MOSCOW (Reuters) - The editor of a newspaper in southern Russia that campaigned against official corruption died late on Monday of head wounds sustained two months ago in what colleague and an opposition group said was murder.
Vyacheslav Yaroshenko, 63, who ran the paper ‘Korruptsia i Prestupnost’ (‘Corruption and Crime’) in Rostov-on-Don, suffered severe skull damage in the April 30 attack outside his home. An opposition website quoted local media as saying police ruled the injuries resulted either from a brawl or a fall on stairs.
State-controlled news agency RIA-Novosti reported he had died from his injuries, citing a friend of the editor.
“I don’t have the slightest doubt (that he was attacked for his work),” Yaroshenko’s deputy Sergei Sleptsov told opposition group The Other Russia, headed by grand chessmaster Garry Kasparov, in comments on its site www.kasparov.ru.

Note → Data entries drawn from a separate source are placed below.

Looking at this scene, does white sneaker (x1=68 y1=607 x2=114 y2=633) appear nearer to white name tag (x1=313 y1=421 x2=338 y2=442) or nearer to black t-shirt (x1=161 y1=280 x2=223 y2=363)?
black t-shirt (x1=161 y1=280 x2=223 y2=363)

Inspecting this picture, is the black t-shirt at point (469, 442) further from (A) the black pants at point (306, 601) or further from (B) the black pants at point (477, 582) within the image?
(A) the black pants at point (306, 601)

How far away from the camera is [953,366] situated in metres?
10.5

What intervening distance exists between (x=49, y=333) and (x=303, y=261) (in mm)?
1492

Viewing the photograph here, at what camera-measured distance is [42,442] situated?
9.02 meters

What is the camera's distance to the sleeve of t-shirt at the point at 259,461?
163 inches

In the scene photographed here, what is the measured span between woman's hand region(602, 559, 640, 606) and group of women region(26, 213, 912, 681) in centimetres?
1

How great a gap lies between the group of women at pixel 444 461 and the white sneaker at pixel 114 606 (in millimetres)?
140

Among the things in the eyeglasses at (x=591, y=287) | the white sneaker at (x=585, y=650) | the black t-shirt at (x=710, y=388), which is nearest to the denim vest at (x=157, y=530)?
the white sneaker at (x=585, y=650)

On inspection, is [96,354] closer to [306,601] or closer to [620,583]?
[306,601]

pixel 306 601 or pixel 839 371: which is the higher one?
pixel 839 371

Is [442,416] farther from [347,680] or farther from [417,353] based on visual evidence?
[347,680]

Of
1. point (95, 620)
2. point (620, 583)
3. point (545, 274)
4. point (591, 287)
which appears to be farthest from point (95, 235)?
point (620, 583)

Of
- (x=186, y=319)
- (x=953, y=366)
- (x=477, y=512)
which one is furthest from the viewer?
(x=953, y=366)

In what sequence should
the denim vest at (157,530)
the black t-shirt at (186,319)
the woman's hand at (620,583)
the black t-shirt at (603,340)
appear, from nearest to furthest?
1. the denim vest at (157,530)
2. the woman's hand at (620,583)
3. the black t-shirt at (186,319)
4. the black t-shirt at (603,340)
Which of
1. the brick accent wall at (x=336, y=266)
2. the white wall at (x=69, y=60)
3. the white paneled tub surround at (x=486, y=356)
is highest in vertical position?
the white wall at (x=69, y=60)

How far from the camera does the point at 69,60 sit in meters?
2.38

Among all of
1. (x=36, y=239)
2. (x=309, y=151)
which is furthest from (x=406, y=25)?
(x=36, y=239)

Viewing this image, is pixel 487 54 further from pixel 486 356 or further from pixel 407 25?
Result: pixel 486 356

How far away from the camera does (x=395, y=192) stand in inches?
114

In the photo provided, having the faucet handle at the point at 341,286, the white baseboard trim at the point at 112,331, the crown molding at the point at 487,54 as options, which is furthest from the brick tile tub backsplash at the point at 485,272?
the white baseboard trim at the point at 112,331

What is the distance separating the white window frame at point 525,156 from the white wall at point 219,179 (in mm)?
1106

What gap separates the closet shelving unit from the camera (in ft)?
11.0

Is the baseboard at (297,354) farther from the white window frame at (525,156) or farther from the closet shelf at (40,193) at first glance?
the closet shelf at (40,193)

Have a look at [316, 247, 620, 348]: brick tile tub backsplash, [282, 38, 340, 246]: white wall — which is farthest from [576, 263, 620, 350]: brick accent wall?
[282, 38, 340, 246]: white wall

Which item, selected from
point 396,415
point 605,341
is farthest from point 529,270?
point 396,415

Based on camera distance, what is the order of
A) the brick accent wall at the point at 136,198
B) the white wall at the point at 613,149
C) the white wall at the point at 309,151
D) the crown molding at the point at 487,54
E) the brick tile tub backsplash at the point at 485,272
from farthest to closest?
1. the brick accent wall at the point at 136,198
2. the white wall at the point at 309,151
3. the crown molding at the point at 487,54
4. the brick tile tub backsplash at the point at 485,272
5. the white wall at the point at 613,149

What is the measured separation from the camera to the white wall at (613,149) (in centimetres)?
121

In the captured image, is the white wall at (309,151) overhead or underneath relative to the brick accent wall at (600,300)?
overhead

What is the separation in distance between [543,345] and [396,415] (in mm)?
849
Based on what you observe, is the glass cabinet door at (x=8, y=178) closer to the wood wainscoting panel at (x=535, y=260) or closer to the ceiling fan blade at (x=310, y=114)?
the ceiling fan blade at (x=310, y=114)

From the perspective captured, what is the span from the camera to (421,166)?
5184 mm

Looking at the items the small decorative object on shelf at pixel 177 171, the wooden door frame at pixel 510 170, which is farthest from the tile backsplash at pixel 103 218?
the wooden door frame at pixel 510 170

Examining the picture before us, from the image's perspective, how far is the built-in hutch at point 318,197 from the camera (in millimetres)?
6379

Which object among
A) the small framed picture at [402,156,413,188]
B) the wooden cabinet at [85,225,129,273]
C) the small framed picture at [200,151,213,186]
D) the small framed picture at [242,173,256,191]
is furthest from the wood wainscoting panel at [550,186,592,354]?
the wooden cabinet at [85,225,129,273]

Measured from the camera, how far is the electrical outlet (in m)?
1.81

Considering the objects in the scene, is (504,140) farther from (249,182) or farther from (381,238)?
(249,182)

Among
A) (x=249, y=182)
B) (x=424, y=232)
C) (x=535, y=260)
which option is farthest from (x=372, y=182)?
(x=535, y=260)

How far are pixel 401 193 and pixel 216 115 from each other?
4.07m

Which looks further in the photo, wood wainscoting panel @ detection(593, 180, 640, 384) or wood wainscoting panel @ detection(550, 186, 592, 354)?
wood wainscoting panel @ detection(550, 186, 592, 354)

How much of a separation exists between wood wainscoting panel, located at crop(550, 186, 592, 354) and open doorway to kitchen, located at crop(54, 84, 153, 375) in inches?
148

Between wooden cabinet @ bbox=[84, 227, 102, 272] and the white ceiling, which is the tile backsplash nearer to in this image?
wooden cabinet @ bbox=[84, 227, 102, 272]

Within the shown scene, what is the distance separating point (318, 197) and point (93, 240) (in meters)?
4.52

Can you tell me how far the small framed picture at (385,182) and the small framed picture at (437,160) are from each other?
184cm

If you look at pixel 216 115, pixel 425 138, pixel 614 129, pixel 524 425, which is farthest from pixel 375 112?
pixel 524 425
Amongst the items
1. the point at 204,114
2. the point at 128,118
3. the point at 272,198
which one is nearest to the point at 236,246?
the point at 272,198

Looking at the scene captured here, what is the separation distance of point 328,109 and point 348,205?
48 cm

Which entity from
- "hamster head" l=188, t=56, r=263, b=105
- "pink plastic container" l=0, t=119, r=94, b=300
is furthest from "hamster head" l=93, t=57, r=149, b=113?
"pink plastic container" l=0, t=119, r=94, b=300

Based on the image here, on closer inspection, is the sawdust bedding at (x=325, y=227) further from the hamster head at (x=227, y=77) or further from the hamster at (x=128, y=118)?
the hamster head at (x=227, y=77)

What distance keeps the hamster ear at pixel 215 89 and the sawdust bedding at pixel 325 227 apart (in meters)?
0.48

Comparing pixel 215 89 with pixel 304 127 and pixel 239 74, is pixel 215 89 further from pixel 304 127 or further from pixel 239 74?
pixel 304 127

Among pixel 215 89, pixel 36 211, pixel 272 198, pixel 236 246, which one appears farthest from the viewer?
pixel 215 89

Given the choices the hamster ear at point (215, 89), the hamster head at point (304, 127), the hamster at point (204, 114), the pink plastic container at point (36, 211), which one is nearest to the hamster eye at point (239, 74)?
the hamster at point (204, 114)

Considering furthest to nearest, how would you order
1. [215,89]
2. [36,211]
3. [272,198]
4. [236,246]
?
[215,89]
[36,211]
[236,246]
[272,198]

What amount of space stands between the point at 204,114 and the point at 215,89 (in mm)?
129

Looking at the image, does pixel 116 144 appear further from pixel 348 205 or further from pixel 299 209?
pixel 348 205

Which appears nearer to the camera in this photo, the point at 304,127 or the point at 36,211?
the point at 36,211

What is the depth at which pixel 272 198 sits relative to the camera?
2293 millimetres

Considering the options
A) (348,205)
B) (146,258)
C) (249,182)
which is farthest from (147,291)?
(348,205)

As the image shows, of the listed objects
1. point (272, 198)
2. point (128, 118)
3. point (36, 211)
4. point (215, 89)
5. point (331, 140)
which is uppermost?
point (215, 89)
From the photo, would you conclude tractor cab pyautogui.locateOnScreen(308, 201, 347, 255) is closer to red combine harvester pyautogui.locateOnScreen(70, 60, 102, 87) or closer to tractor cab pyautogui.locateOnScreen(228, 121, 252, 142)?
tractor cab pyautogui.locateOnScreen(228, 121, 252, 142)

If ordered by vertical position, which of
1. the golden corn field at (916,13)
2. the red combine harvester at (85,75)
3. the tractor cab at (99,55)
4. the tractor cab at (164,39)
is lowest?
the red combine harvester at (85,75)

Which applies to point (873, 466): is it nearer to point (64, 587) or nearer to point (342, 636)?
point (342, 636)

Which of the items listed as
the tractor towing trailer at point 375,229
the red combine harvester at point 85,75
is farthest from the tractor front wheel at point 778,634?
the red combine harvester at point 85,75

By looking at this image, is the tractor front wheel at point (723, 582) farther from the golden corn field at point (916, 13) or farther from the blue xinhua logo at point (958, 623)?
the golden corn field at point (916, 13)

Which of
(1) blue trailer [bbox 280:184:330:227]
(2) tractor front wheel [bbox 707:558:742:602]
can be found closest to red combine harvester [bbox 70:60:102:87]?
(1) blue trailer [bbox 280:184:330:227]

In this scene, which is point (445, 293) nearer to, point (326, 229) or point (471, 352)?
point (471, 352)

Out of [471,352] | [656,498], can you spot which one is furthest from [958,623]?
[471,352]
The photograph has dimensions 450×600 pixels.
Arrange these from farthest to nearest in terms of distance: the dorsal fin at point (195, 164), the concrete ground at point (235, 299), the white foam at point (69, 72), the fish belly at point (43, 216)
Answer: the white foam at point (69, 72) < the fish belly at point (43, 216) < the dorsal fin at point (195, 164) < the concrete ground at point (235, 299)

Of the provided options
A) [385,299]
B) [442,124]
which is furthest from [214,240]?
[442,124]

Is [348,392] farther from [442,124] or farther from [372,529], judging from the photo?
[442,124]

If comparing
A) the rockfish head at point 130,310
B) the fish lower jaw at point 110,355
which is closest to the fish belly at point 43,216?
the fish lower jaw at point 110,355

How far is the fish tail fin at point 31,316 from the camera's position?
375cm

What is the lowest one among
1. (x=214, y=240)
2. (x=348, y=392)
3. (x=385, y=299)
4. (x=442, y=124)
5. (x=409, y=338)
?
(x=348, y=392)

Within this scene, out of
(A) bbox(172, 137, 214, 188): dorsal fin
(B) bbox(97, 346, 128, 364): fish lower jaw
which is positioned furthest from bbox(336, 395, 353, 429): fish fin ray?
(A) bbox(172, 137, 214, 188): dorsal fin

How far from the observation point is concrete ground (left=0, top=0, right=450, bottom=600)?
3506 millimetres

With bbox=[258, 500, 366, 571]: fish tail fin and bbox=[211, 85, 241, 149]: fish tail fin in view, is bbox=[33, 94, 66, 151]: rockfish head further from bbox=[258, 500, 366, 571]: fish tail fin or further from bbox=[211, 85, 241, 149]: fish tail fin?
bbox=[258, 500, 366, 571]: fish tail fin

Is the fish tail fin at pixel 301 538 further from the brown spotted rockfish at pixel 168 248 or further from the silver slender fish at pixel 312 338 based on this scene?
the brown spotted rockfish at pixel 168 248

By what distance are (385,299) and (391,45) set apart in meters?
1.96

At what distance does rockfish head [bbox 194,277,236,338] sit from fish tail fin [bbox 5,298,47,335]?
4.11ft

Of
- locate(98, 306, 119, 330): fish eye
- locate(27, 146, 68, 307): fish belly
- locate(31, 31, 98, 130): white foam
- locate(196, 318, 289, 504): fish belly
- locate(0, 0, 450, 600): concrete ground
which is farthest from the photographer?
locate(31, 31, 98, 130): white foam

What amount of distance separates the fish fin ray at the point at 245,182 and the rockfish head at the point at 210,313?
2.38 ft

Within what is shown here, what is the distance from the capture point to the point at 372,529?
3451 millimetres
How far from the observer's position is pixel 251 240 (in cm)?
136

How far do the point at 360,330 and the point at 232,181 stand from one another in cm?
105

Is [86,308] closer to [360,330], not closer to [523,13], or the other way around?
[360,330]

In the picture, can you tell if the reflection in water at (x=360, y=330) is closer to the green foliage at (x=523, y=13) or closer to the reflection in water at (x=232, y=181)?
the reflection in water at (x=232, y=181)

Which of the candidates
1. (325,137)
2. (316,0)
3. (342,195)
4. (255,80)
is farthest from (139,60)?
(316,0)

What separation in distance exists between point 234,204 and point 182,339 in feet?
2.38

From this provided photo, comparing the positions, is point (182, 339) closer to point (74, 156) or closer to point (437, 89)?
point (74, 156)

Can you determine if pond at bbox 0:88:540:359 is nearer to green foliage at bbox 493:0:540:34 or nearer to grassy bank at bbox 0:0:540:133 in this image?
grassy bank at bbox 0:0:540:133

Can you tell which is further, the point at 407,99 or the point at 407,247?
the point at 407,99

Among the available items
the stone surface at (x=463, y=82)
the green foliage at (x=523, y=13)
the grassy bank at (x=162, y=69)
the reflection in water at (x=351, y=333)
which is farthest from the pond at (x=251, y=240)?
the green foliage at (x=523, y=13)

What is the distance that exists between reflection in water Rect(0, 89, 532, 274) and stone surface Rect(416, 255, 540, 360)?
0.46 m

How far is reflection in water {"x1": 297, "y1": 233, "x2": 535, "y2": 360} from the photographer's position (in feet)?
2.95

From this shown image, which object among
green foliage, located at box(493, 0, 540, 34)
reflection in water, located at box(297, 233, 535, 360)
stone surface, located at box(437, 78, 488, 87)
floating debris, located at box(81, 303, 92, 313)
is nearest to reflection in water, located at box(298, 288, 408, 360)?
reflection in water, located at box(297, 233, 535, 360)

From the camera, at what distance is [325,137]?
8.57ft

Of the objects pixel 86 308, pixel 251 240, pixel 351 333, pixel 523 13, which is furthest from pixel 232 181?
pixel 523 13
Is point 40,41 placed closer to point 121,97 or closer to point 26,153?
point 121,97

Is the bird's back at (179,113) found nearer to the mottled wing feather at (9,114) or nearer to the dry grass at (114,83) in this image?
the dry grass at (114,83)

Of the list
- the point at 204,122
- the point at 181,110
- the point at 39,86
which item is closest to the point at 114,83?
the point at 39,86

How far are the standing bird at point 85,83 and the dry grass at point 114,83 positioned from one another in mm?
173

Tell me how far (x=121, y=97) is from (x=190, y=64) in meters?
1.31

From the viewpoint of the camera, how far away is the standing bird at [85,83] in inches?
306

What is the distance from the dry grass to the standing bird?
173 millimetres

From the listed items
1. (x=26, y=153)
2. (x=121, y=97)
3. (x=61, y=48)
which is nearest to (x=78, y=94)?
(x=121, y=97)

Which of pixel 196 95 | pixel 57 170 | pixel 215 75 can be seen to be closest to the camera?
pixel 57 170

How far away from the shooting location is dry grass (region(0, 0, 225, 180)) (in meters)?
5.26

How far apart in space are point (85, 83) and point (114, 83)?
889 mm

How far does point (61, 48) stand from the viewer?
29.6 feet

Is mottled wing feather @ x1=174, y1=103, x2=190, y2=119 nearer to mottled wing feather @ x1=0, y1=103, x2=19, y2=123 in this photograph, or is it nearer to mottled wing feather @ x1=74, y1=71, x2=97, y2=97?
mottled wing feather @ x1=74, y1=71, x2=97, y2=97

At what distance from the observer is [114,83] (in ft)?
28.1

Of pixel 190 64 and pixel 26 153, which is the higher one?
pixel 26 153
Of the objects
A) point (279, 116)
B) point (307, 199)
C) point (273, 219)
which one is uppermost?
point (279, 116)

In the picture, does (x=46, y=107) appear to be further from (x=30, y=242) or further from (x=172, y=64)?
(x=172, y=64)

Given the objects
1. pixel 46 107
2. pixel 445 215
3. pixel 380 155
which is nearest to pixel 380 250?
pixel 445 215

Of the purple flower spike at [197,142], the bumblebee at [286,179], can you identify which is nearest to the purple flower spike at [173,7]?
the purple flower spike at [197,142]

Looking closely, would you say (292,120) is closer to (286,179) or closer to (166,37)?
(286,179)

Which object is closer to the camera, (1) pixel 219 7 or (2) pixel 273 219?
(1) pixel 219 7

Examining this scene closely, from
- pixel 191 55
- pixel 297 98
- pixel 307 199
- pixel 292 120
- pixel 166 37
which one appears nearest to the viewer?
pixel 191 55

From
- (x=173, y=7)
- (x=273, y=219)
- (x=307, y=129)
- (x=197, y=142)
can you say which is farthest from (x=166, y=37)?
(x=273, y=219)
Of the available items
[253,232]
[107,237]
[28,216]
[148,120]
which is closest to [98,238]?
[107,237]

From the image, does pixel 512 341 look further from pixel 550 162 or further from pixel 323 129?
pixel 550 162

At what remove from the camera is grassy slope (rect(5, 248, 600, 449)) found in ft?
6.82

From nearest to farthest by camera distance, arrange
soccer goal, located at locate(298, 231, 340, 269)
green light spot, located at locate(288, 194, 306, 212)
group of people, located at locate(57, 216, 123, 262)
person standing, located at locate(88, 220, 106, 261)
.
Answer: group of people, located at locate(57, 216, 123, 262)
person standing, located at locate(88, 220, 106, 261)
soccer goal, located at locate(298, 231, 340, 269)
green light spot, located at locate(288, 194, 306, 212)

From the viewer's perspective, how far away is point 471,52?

“Our newspaper has eight pages, seven of them were dedicated to corruption in the law enforcement agencies.”
U.S. watchdog the Committee to Protect Journalists (CPJ) said in a statement Yaroshenko had published a number of articles on corruption within the regional government preceding his death and called for an independent investigation.
CPJ says Russia is the third-deadliest country in the world for journalists after Iraq and Algeria and the ninth-worst for solving reporters’ murders.
Last week the group sent an open letter to U.S. President Barack Obama ahead of his July 6 visit to Moscow, urging him to address unsolved murders of correspondents with his Russian counterpart Dmitry Medvedev.